1曲歌えば、もう1曲歌いたいと思う子も当然いるでしょう。

次の子になかなか譲れず、すったもんだした挙句に、やっとマイクを渡すという場面もあるでしょう。

私は、そういうプロセスが好きだし、そこでいろいろな交渉がなされることこそが大切だと思っています。

何も考えさせずに、こういうものだと教え込んでも、それでは本物の力は身につきません。

障がいのある子どもたちが、社会で他の人たちと一緒に過ごすことには、いろいろな困難が待ち受けています。
しかし、それは、本人だけが頑張っても難しいのであって、相手も子ども自身を知り、お互いが妥協点を見つけていけばよいのだと思っています。

その際、ほんの少しだけ、相手に合わせる力を持ち合わせていれば、社会で生きやすくなる…

そうです。
ほんの少しでいいのです。

何も「カラオケの順番を譲る」などというものではなく、相手に合わせる力の土台となる「柔軟性」を身につければよいのです。

「柔軟性」は少しの期間で身につけることは難しいものです。

いろいろなことをイメージする力、相手の気持ちを察する力(他者視点)、ちょっと待って考えられる力などを、長い期間かけて身につけていけば、ゆっくりと、確実に身についてきます。

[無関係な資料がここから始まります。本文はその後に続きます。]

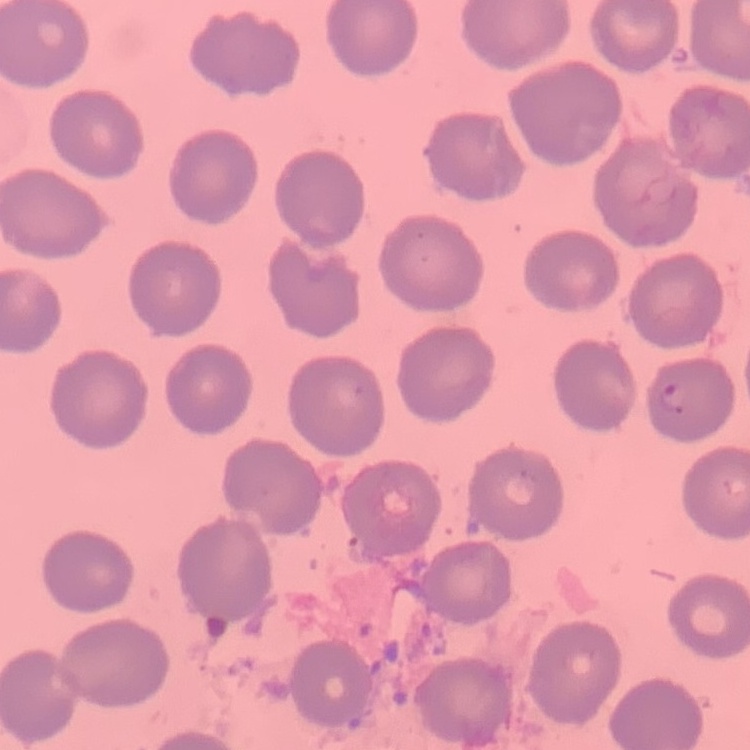

The red blood cells exhibit no rouleaux formation. Stained with either Field's or Giemsa. Square crop of a larger photomicrograph. Thin blood smear.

それまで、とてもそっけない絵を描いていた子が、絵の表現が豊かになってくると、相手の気持ちを少しずつ受け止めることができるようになってきます。
あるいは、冗談が理解できるようになると、キレる度合いが大幅に減り、周囲をよく見られるようになるのです。

そういうところに、子どもたちの柔軟性の育ちが表れるのです。

集団場面で、ほんのちょっとだけ、みんなとうまくやっていければ、あとは周りの人が何とかその子に合わせてくれる…。

何もかも、身につける必要はない。
ましてや、その子の考え方を無視して、「1回歌ったら人に譲る」などのパターンを教えることなど決していらない。

私は、そういう子ども像を目指したいと思っています。


追伸です

ここ1〜2か月で、お子さんが数名入室しました。
新たな出会いに感謝申し上げます。